Image-text web data:
━━━━━━━━━━━━━━━━━━━━

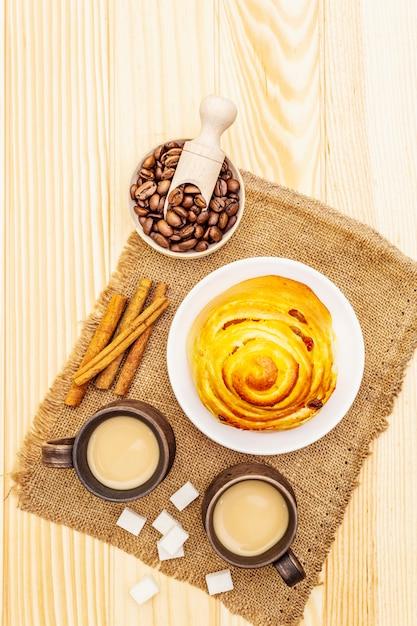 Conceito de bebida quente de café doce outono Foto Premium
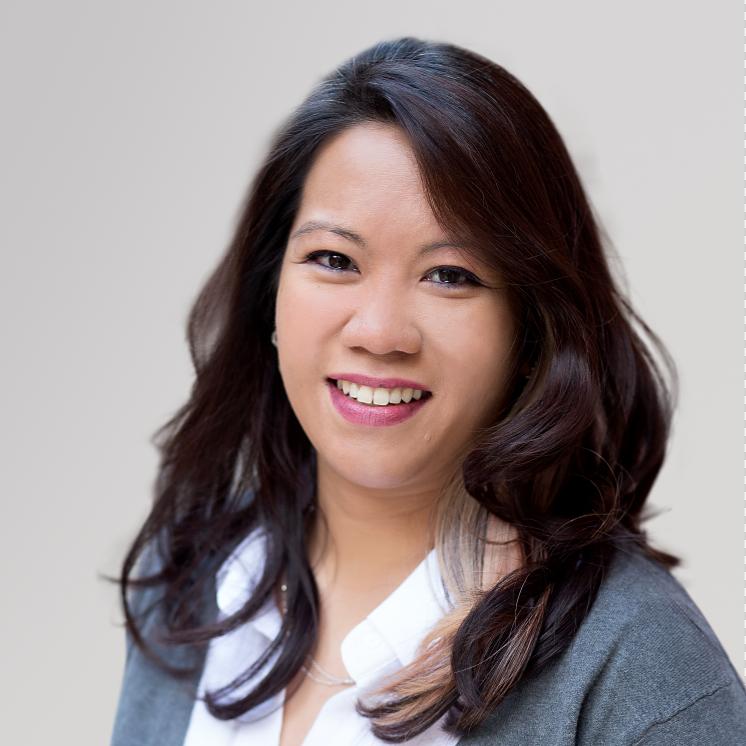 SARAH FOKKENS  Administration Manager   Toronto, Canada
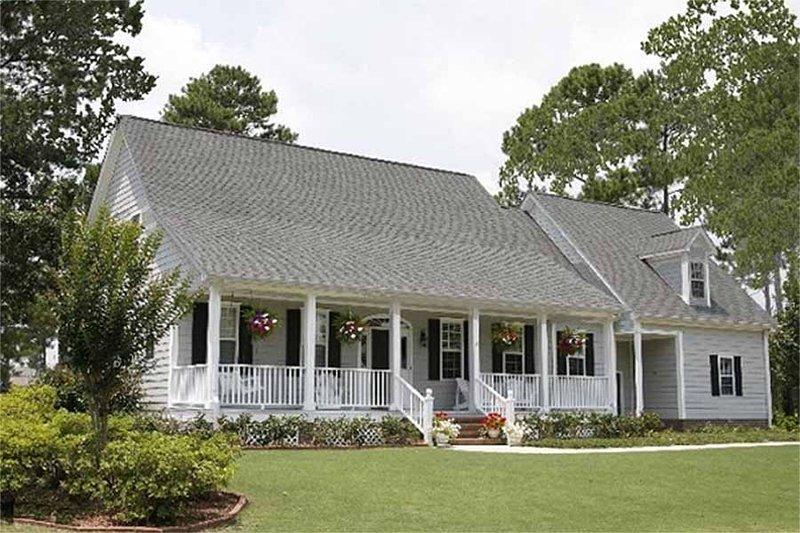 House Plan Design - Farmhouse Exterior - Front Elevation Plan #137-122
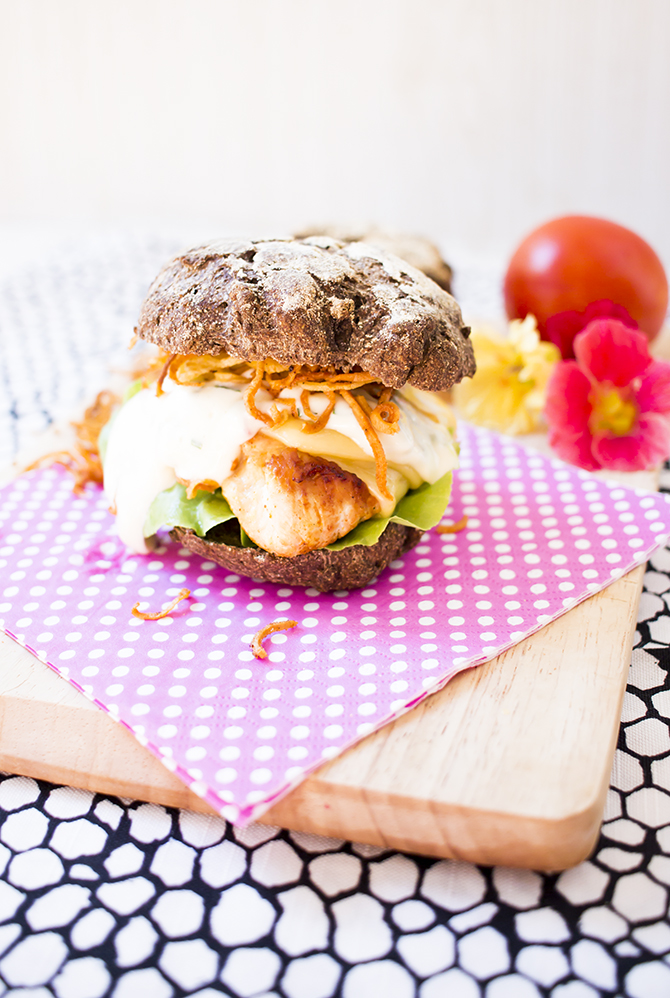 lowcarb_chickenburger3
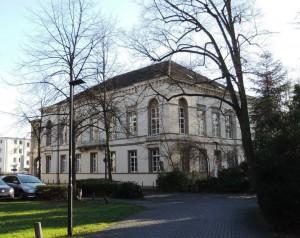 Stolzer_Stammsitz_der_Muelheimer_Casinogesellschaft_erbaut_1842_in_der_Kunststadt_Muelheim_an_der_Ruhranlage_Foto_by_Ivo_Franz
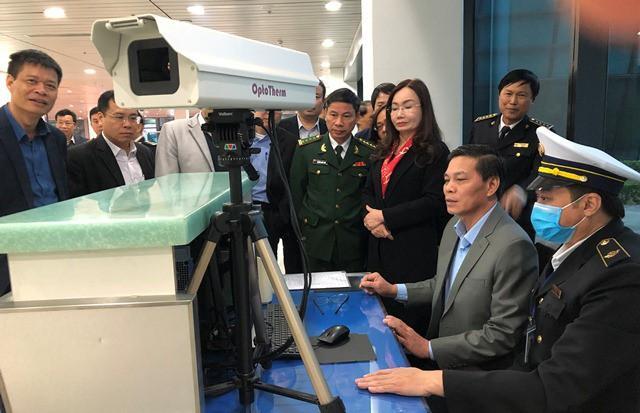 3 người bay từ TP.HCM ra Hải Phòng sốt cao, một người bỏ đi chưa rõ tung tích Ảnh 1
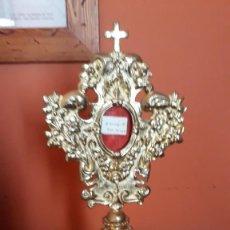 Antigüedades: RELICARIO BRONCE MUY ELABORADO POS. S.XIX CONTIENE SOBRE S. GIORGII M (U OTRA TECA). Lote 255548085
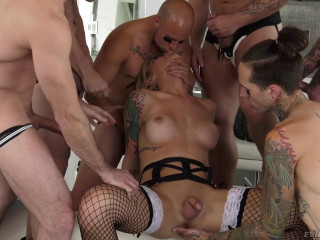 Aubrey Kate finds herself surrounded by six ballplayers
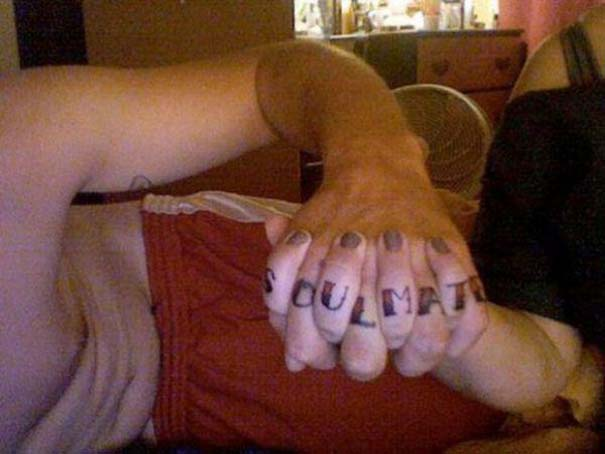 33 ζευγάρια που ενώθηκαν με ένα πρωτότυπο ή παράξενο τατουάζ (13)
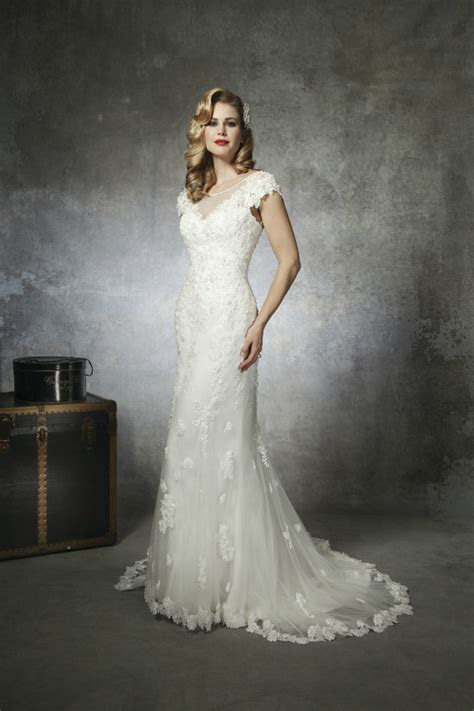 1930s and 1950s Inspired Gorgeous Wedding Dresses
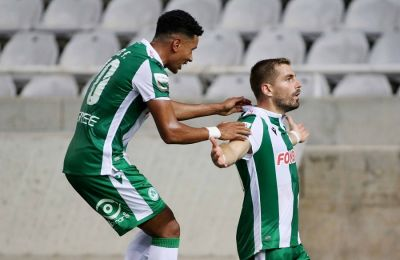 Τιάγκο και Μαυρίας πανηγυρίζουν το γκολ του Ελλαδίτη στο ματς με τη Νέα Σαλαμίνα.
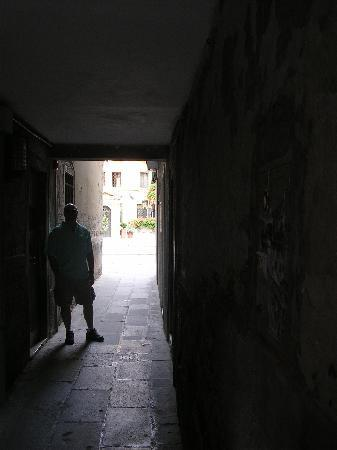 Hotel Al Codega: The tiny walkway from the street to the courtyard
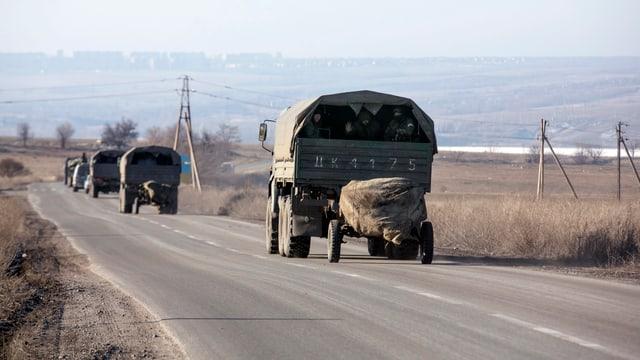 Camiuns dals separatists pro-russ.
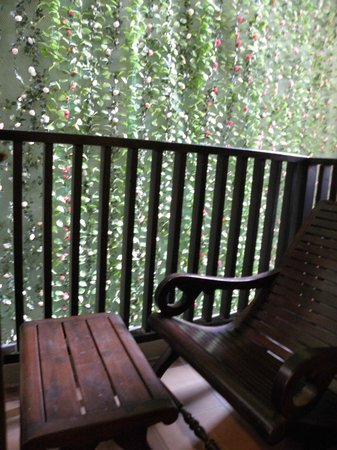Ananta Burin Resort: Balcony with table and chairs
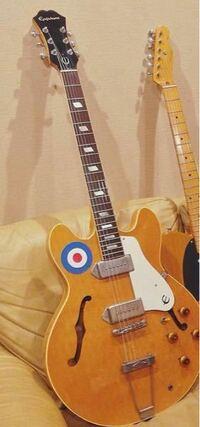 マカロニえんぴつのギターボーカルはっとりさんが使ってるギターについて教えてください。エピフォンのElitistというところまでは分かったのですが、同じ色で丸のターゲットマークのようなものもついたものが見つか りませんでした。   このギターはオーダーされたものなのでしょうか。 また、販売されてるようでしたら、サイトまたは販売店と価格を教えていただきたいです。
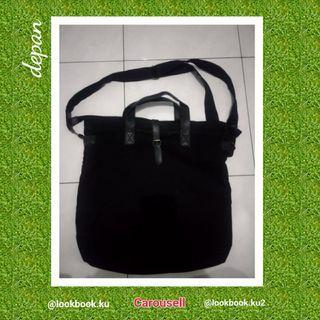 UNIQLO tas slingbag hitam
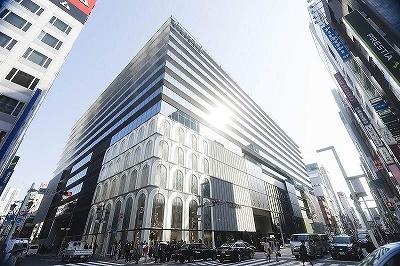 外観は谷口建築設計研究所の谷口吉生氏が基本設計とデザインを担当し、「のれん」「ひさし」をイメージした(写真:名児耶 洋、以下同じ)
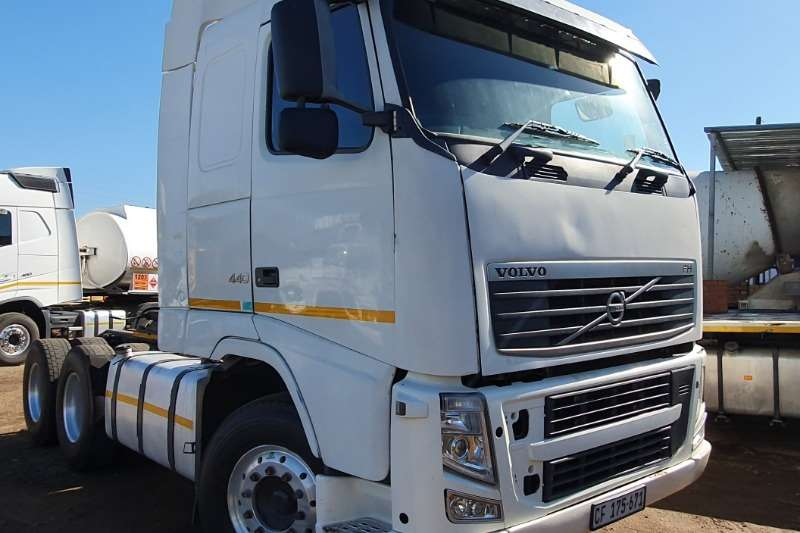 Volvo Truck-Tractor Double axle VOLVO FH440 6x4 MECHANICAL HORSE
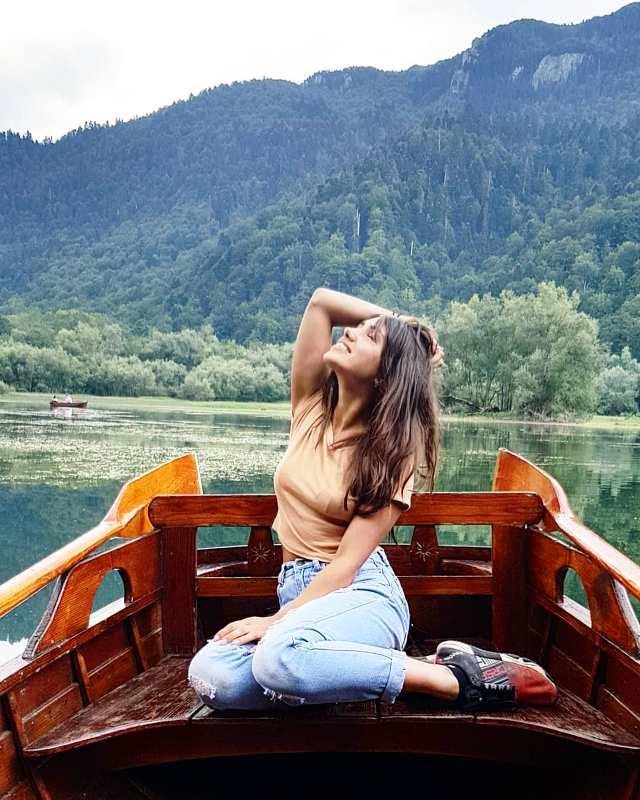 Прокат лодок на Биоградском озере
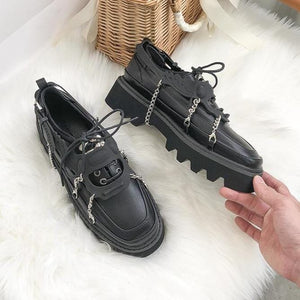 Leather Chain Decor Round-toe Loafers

━━━━━━━━━━━━━━━━━━━━

Repeat the entries exactly and keep the pictures out of the copy.

### Written reply
 Conceito de bebida quente de café doce outono Foto Premium
 SARAH FOKKENS  Administration Manager   Toronto, Canada
 House Plan Design - Farmhouse Exterior - Front Elevation Plan #137-122
 lowcarb_chickenburger3
 Stolzer_Stammsitz_der_Muelheimer_Casinogesellschaft_erbaut_1842_in_der_Kunststadt_Muelheim_an_der_Ruhranlage_Foto_by_Ivo_Franz
 3 người bay từ TP.HCM ra Hải Phòng sốt cao, một người bỏ đi chưa rõ tung tích Ảnh 1
 Antigüedades: RELICARIO BRONCE MUY ELABORADO POS. S.XIX CONTIENE SOBRE S. GIORGII M (U OTRA TECA). Lote 255548085
 Aubrey Kate finds herself surrounded by six ballplayers
 33 ζευγάρια που ενώθηκαν με ένα πρωτότυπο ή παράξενο τατουάζ (13)
 1930s and 1950s Inspired Gorgeous Wedding Dresses
 Τιάγκο και Μαυρίας πανηγυρίζουν το γκολ του Ελλαδίτη στο ματς με τη Νέα Σαλαμίνα.
 Hotel Al Codega: The tiny walkway from the street to the courtyard
 Camiuns dals separatists pro-russ.
Ananta Burin Resort: Balcony with table and chairs
 マカロニえんぴつのギターボーカルはっとりさんが使ってるギターについて教えてください。エピフォンのElitistというところまでは分かったのですが、同じ色で丸のターゲットマークのようなものもついたものが見つか りませんでした。   このギターはオーダーされたものなのでしょうか。 また、販売されてるようでしたら、サイトまたは販売店と価格を教えていただきたいです。
 UNIQLO tas slingbag hitam
 外観は谷口建築設計研究所の谷口吉生氏が基本設計とデザインを担当し、「のれん」「ひさし」をイメージした(写真:名児耶 洋、以下同じ)
 Volvo Truck-Tractor Double axle VOLVO FH440 6x4 MECHANICAL HORSE
 Прокат лодок на Биоградском озере
 Leather Chain Decor Round-toe Loafers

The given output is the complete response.